We shall present the distributed self-healing model which is especially applicable to reconfigurable networks such as peer-to-peer and wireless mesh networks and present fully distributed algorithms that can 'heal' certain global and topological properties using only local information. Forgiving Graph [PODC 2009; DC 2012] uses a 'virtual graphs' approach maintaining connectivity, low degree increase and closeness of nodes (i.e. stretch). Xheal [PODC 2011; Xheal: localized self-healing using expanders] further maintains expansion and spectral properties of the network. We present a full distributed implementation in the LOCAL message passing model. However, we are working on ideas to allow even more efficient implementations and stronger guarantees.

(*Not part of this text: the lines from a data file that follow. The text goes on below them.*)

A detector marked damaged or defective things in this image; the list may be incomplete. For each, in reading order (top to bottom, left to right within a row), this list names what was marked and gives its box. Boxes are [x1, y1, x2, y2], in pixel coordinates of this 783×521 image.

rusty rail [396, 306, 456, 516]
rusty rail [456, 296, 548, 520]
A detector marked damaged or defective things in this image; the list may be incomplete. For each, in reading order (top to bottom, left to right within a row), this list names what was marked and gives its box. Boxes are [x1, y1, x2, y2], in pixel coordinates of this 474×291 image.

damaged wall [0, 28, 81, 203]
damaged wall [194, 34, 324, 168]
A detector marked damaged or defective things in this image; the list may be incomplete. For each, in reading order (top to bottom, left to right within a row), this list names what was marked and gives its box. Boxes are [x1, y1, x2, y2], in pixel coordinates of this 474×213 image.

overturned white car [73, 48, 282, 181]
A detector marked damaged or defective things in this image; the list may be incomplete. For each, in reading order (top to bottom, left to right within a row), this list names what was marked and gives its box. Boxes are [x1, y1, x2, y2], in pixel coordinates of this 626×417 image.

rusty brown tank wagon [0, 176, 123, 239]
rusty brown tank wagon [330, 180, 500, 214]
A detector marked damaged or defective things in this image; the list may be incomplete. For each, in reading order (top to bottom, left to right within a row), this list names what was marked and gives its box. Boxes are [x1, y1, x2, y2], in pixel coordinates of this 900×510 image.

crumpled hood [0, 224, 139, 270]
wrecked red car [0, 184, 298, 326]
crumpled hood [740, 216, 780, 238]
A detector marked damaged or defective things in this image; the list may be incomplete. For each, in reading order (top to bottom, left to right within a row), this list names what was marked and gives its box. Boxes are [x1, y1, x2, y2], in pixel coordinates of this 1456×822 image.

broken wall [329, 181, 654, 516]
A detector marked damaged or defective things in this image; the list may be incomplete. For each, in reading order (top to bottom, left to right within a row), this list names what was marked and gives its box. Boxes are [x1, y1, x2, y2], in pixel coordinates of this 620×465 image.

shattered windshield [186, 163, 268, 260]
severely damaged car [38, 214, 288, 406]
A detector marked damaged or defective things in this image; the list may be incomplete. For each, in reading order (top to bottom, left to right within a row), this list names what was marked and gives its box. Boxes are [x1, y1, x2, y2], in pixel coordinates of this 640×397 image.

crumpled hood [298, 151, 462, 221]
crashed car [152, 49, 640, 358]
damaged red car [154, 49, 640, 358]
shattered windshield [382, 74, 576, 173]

Amitabh Trehan is a postdoc with the information systems group at the faculty of Industrial Engineering at Technion, Haifa, Israel. At Technion, he works with Profs. Shay Kutten and Ron Lavi on distributed systems and game theory. Before Technion, he was a postdoc with Prof. Valerie King (at UVIC, Canada). His Ph.D. Advisor was Prof. Jared Saia (University of New Mexico, USA) with whom he worked on algorithms for self-healing networks. His broad research interests are in theory and algorithms with specific interests in distributed algorithms, networks, and game theory. His interest includes designing efficient distributed algorithms for robustness/self-healing/self-* properties in systems under adversarial attack, and studying game theoretic and other mechanisms for evolving networks, such as social networks or distributed systems (P2P networks etc).